Bill King (Billectric
) came up with an interesting writing challenge for the people of LitKicks, inspired by the example of the late William S. Burroughs. "Cut-ups may not be for everybody, but if nothing else, they can help overcome writer's block," Bill writes.
The basic method is to pick a significant text -- a newspaper article, a favorite book, a letter privately written from a friend -- and use any variety of methods to incorporate randomly chosen phrases or sentences from the text into a new work. You can cut up a single text, or you can stream different texts into a single output.
"I pick out five very different kinds of books," Bill King tells us of his own cut-up methodology.
"Each choice may have some vague connection with an idea I want to convey. Sometimes I pick out books at random with no thought of connectivity at all. Even though I use words from these books, I can add my own words, delete as many words as I want, use different forms of the same word, like adding -ing, -ed, singular to plural.

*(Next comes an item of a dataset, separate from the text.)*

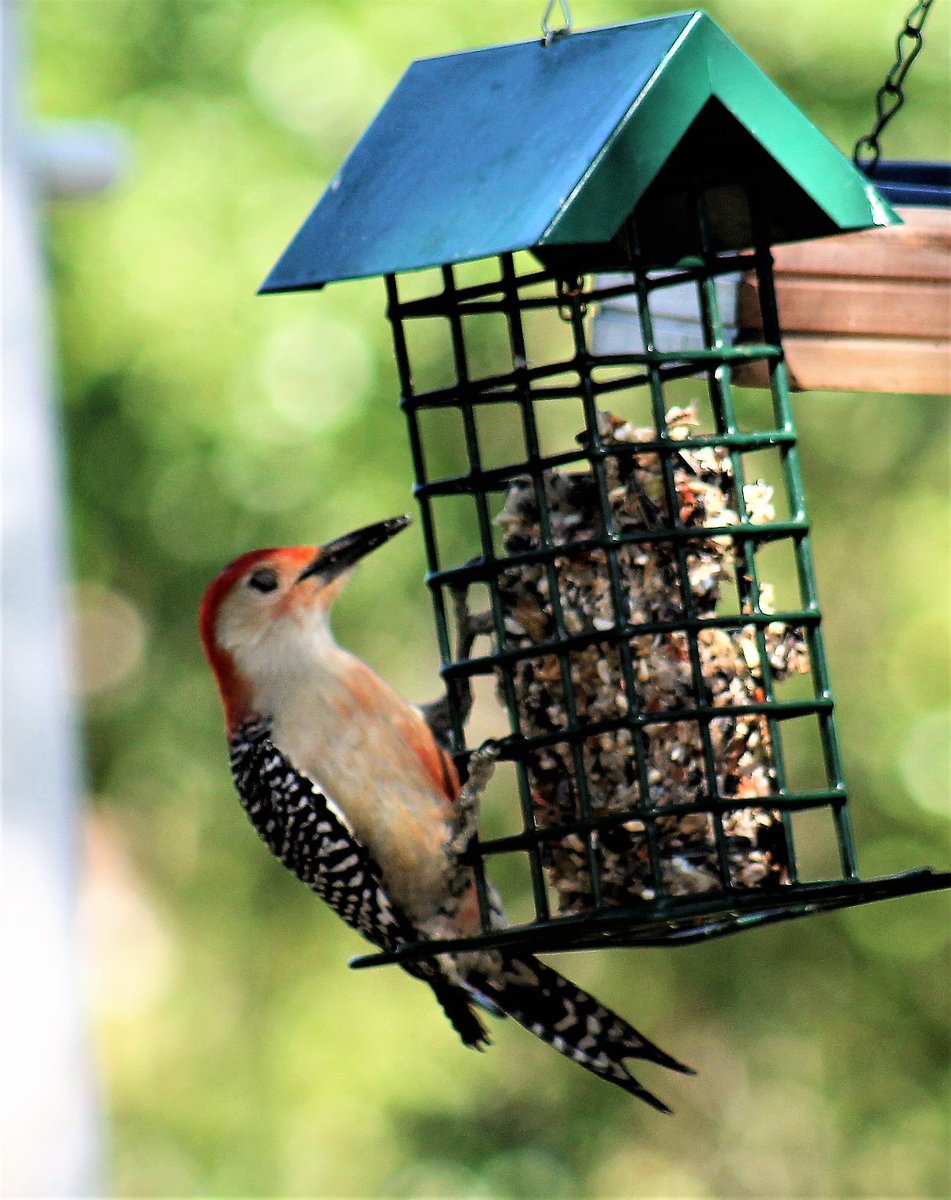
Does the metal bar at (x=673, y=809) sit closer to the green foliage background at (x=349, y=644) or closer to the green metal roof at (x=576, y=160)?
the green metal roof at (x=576, y=160)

Anything goes!"
Bill goes on to describe an intricate method of selection involving a pair of dice and an online cut-up generator
. In fact, cut-ups do not even require dice or heavy machinery. All you need are some interesting texts and your own imagination. We'd like to invite you to cut something up and post the results here. If you'd like, you can tell us about your original texts and how you worked.
William S. Burroughs is the writer most associated with the "cut-up" method, but in fact previous masters like James Joyce ("Ulysses") and T. S. Eliot ("The Waste-Land") incorporated splices of seemingly random texts into their best works. Let's see what you come up with.